Iran : le hijab, un instrument de contrôle politique

Contrairement aux jeunes femmes tunisiennes qui, au milieu des années 2000, portaient le voile pour protester contre la dictature de Ben Ali, les Iraniennes défient aujourd’hui les ayatollahs en retirant leur foulard.

Par Anna Mahjar-Barducci *

Le hijab est un outil politique utilisé par la République islamique d’Iran pour garder une emprise stricte sur sa population. Les sources coraniques recommandent aux femmes de porter des vêtements modestes, mais il n’y a aucune mention spécifique du type de vêtement. Pourtant, le hijab est présenté comme un précepte religieux, même si, de facto, c’est un instrument politique.

Dans un célèbre discours des années 1950, le président panarabiste égyptien Gamal Abdel Nasser évoquait sa rencontre avec le Guide suprême des Frères musulmans et la requête de ce dernier d’imposer le port du hijab. «La première chose qu’il a demandée, c’est que le port du hijab soit rendu obligatoire en Égypte et que chaque femme marchant dans la rue soit tenue de porter un foulard. Chaque femme qui marche!», s’indignait Nasser.

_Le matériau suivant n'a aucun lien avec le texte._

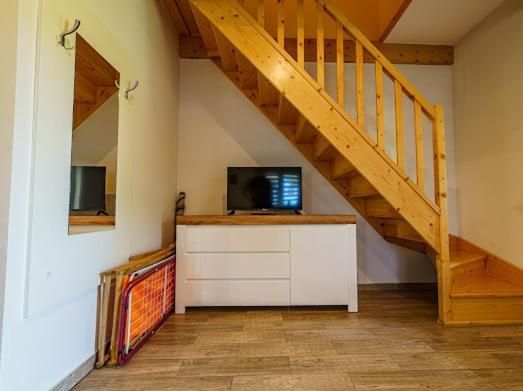 Apartamenty Kolo Brzegu Gąski Chambre photo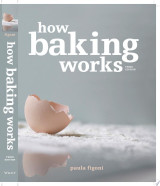 How Baking Works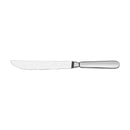 Bogart Carving Knife 285 mm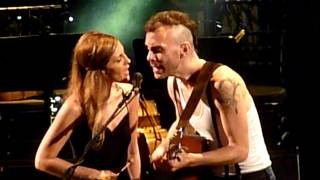 Asaf Avidan  Weak live in Caesarea Israel June 22 2013 [upl. by Karalee492]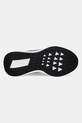 Кроссовки Lacoste L003 EVO 47SMA0121 зелёный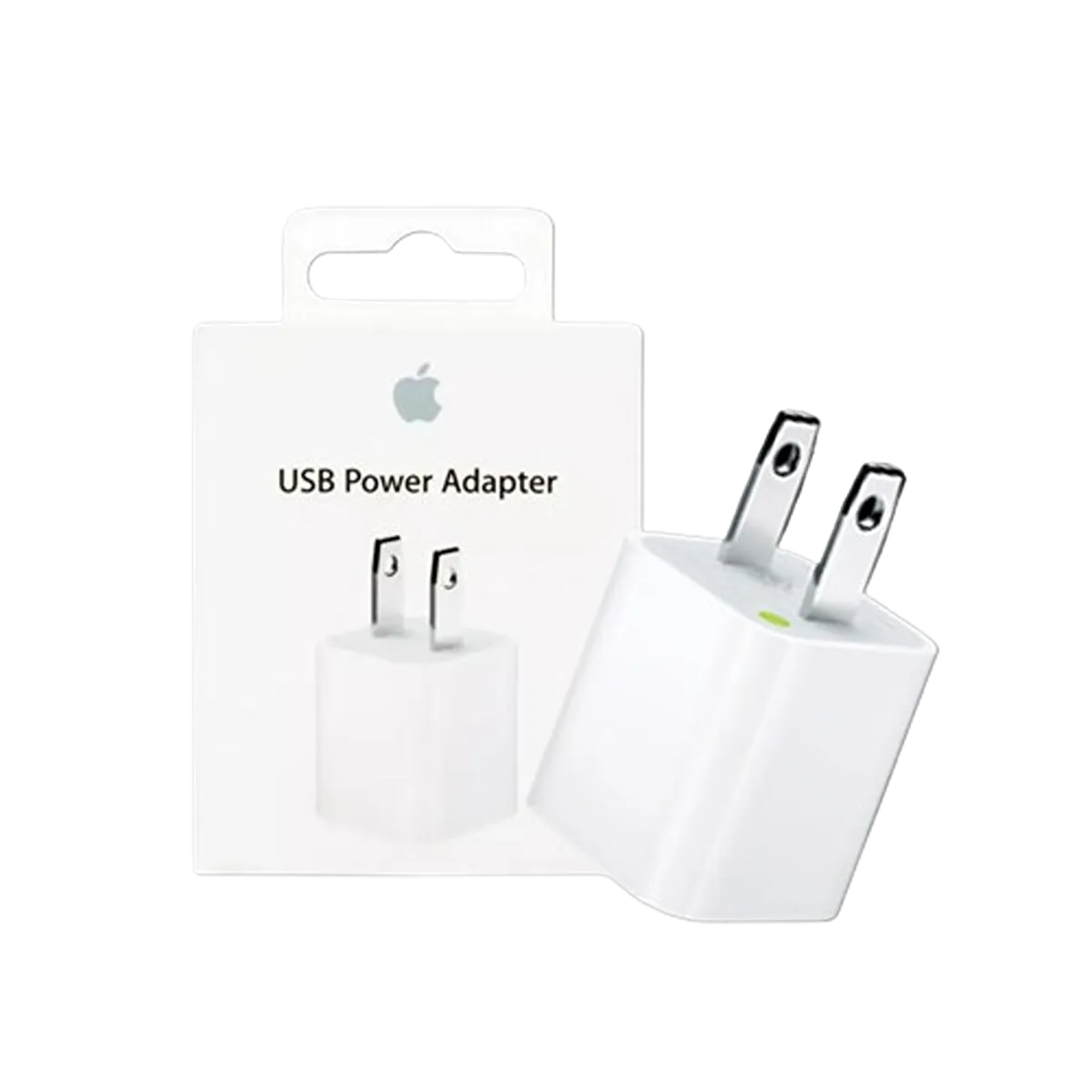 Iphone USB -C Port 20w Adapter 2Pin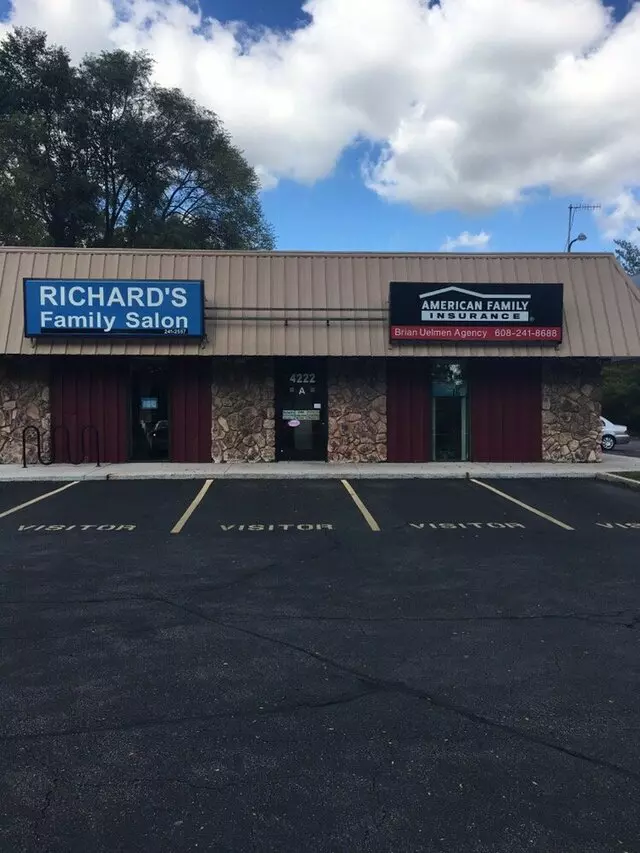 New Beginnings Counseling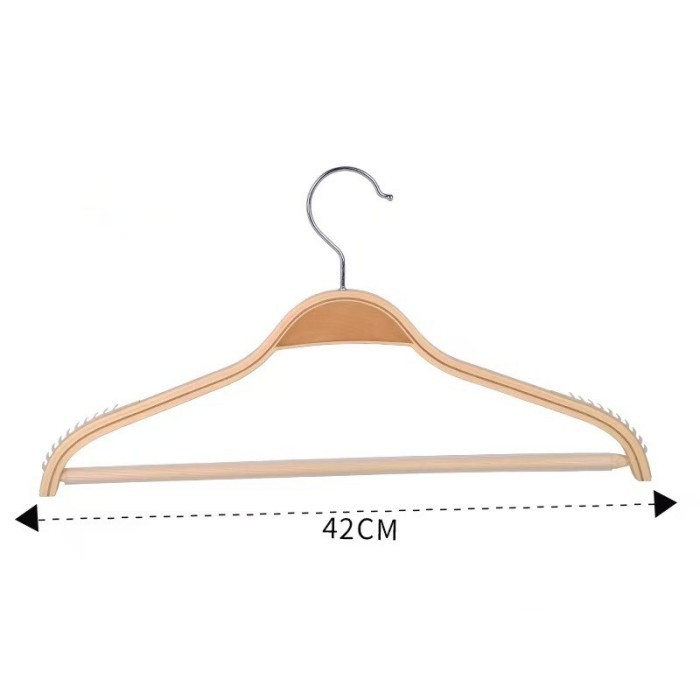 product-700-700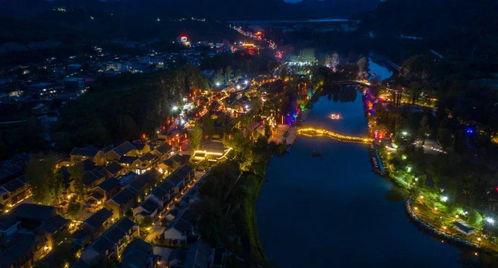 热门话题美丽的傍晚,捕捉傍晚的绝美画卷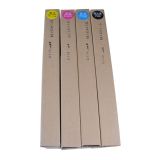Generic 220ml Epson Stylus Pro 4450 UV Refill Ink Cartridge, 4pcs/set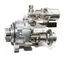 High Pressure Fuel Injection Pump For 08-12 N54/N55 335i 535i 135i  13517616170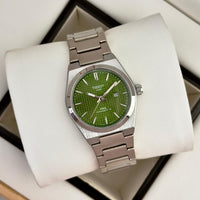 Thumbnail for Tissot Dama TMM05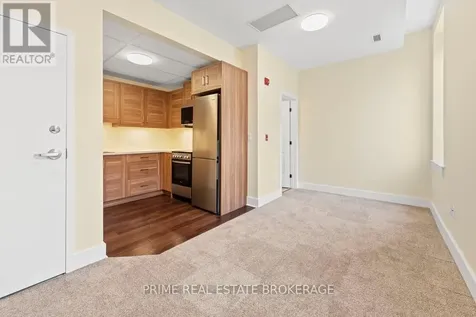 408 Talbot Street St. Thomas ON N5P 1B8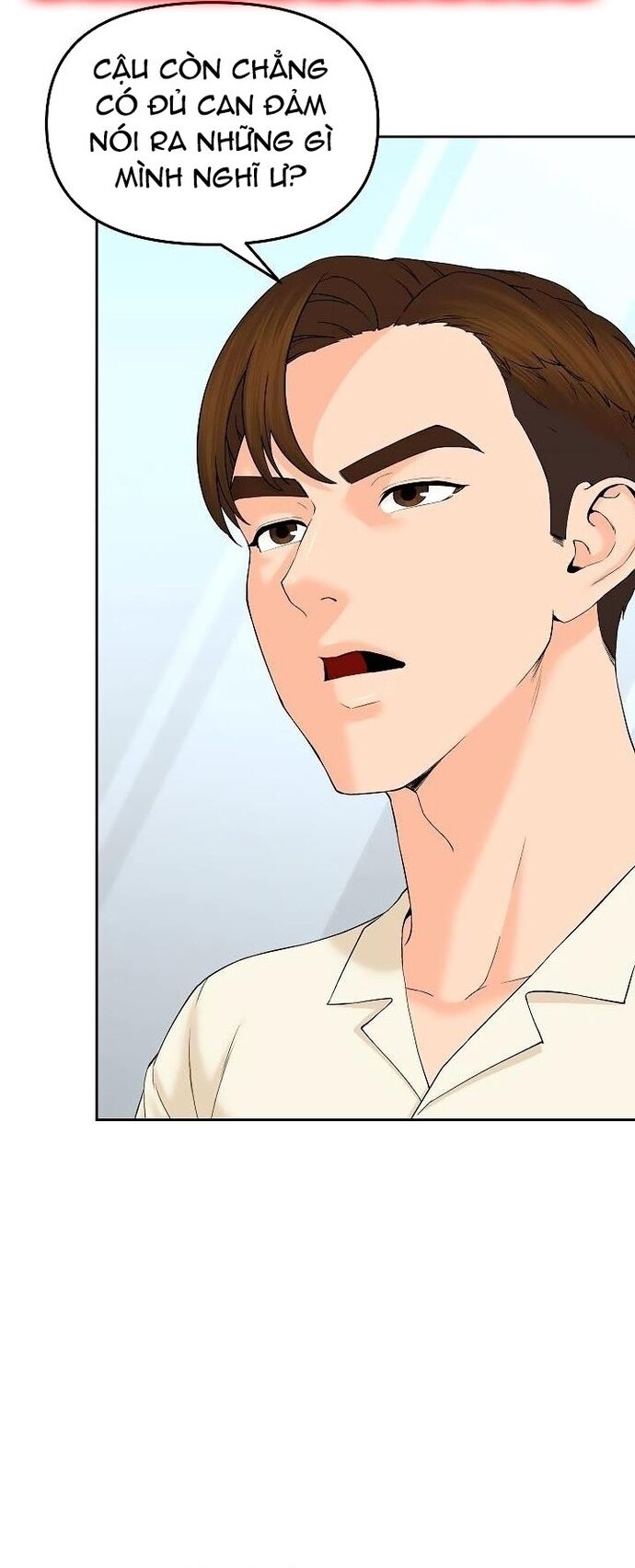 Người Trở Về Từ Cõi Chết [Chap 117-130]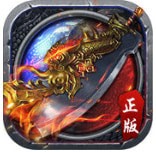 沙城之战免费版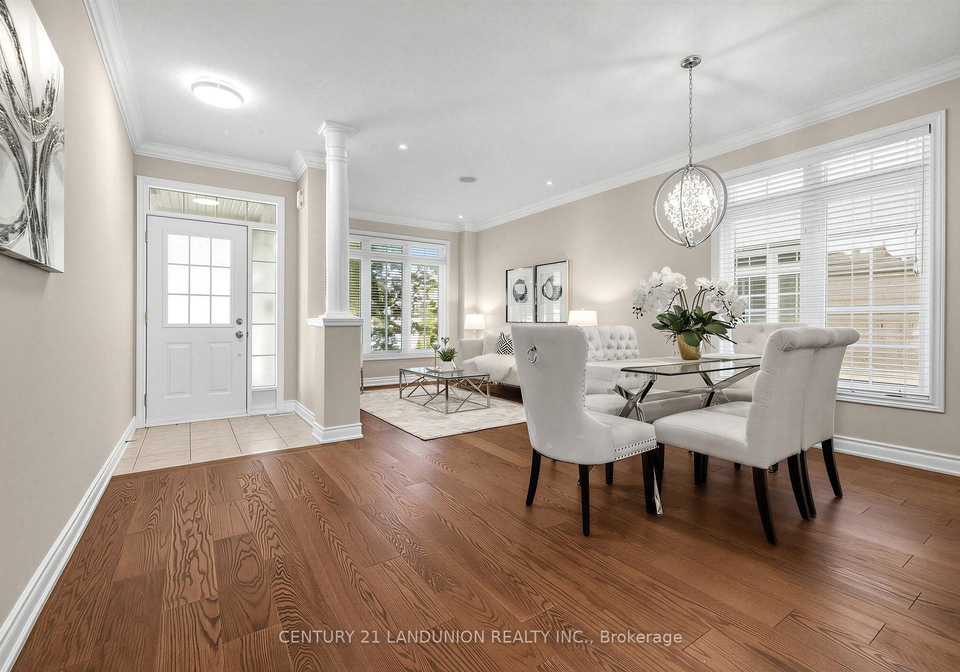 21-hendel-drive-vaughan-ontario-n13747896
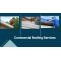 Keep Your Roof Maintained with Routine Services
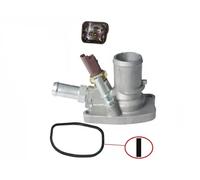 MAGNETI MARELLI 352317100460 Termostato, refrigerante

Cela décrit parfaitement la stratégie séculaire et ouvertement pratiquée par l’islam politique.

Le hijab domine l’espace visuel

Sur une note personnelle, en 2007, j’étais en visite en Tunisie, qui à l’époque était encore sous le pouvoir de l’autocrate laïc Zine El Abidine Ben Ali. La principale opposition et menace à son régime était représentée non seulement par la société civile démocratique, mais principalement par les islamistes.

Lors de ma visite, une professeure d’université tunisienne m’a expliqué que de nombreuses jeunes femmes avaient commencé à porter le hijab en signe d’opposition au régime de Ben Ali. Elle avait dit que ces femmes (dont beaucoup venaient de familles pro-Bourguiba) avaient décidé de porter le hijab en tant que déclaration politique, afin de dominer l’espace visuel – c’est-à-dire que chaque hijab vu en public était une victoire claire et visible pour le les islamistes contre la dictature laïque de Ben Ali, et contre le concept même de laïcité.

La même tactique est employée à présent par la République islamique d’Iran. Le hijab domine l’espace visuel comme symbole contre la sécularisation et l’occidentalisation.

Depuis plus d’un an et demi, les Iraniens de tout l’Iran protestent contre la pénurie d’eau, de nourriture, d’emplois et de respect des droits de l’homme. Craignant de perdre son contrôle, le régime a décidé de renforcer encore son emprise sur la population. Pour cette raison, le président Ebrahim Raisi a publié un décret en août dernier sur la loi iranienne sur «le hijab et la chasteté», ajoutant une liste de nouvelles restrictions au code vestimentaire iranien pour les femmes.

Cependant, à la suite du meurtre de Mahsa Amini, la jeune femme qui a été arrêtée et battue à mort par la «police des mœurs» pour ne pas avoir porté «correctement» son hijab, les manifestations ont resurgi dans tout le pays avec une intensité accrue.

Les femmes en particulier sont descendues dans la rue sous le slogan «Les femmes, la vie, la liberté» et elles brûlent courageusement leurs hijabs, qu’elles sont obligées de porter depuis la révolution islamique de 1979 et qui sont le symbole politique le plus puissant du régime iranien.

Le rôle des femmes est central

Au contraire, des jeunes femmes de la Tunisie de Ben Ali, les Iraniennes défient les ayatollahs en retirant leur foulard.

Une fois que les hijabs ne seront plus vus dans les rues – une fois que les femmes iraniennes auront dégagé l’espace visuel de ce symbole – ii deviendra clair que la République islamique, son idéologie et ses messages sont sur le point de crouler.

De ce fait, dans ce soulèvement contre le régime, le rôle des femmes est central. Les dictatures ne peuvent pas survivre, du moins pas pour longtemps, sans leurs symboles, et aucun symbole politique islamique n’est plus puissant, oppressant et identifiable que le hijab. Ainsi, une fois que les Iraniennes retireront le hijab, pilier de la dictature, la République islamique finira par s’effondrer.

* Journaliste italienne d’origine marocaine.